Task objective
From the listing below, extract each line containing the string "measured".

■ ■ ■ ■ ■ ■ ■

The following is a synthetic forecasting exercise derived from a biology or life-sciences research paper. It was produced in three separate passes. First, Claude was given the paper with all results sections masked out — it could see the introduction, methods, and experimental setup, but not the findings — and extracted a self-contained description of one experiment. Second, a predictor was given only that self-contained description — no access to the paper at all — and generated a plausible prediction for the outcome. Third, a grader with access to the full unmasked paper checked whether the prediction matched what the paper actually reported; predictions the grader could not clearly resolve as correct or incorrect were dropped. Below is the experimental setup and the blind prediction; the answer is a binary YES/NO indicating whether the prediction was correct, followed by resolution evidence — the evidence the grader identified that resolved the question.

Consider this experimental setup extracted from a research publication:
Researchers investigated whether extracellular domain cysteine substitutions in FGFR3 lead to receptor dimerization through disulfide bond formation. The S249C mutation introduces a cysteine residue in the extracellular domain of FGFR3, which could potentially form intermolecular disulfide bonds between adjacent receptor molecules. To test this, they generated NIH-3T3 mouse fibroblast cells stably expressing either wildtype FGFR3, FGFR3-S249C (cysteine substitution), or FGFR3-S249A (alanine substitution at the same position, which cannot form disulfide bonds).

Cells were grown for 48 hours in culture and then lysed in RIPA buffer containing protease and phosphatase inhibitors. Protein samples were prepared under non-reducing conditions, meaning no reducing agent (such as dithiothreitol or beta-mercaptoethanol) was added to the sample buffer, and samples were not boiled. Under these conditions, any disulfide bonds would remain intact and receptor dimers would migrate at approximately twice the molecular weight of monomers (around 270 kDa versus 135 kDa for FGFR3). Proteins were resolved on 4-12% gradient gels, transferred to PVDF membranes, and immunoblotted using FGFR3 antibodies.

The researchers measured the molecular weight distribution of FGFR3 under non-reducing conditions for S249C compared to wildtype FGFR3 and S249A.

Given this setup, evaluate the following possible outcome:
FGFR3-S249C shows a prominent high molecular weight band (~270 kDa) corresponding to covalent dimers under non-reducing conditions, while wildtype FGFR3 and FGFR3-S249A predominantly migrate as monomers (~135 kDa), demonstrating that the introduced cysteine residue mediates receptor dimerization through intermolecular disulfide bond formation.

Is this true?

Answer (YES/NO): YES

■ ■ ■ ■ ■ ■ ■

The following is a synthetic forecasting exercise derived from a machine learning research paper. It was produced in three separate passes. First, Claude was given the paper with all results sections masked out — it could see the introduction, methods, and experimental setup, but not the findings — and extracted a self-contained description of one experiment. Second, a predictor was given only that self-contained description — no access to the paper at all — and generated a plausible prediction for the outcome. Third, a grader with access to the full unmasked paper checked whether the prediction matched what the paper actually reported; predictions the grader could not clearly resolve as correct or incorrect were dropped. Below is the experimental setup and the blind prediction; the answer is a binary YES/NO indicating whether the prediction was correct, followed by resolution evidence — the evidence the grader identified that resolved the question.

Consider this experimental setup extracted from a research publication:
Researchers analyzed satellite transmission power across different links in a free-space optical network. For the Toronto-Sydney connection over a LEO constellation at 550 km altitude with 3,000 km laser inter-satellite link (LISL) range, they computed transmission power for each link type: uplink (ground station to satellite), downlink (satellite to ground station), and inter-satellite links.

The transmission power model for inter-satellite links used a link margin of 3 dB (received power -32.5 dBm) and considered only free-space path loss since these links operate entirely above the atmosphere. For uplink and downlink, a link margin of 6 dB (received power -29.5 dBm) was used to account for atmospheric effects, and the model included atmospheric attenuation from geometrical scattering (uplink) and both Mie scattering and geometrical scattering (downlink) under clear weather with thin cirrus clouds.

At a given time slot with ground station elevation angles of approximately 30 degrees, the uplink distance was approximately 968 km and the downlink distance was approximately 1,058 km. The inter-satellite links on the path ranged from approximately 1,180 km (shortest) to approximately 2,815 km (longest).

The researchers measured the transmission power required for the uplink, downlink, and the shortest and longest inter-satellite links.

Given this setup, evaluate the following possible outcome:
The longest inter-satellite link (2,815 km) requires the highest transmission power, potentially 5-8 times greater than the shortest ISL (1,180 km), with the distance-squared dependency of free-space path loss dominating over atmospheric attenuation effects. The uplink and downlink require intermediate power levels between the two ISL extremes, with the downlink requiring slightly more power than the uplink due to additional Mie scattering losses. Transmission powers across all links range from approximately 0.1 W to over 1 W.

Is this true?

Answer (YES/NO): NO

■ ■ ■ ■ ■ ■ ■

Answer section
The researchers measured the molecular weight distribution of FGFR3 under non-reducing conditions for S249C compared to wildtype FGFR3 and S249A.
The researchers measured the transmission power required for the uplink, downlink, and the shortest and longest inter-satellite links.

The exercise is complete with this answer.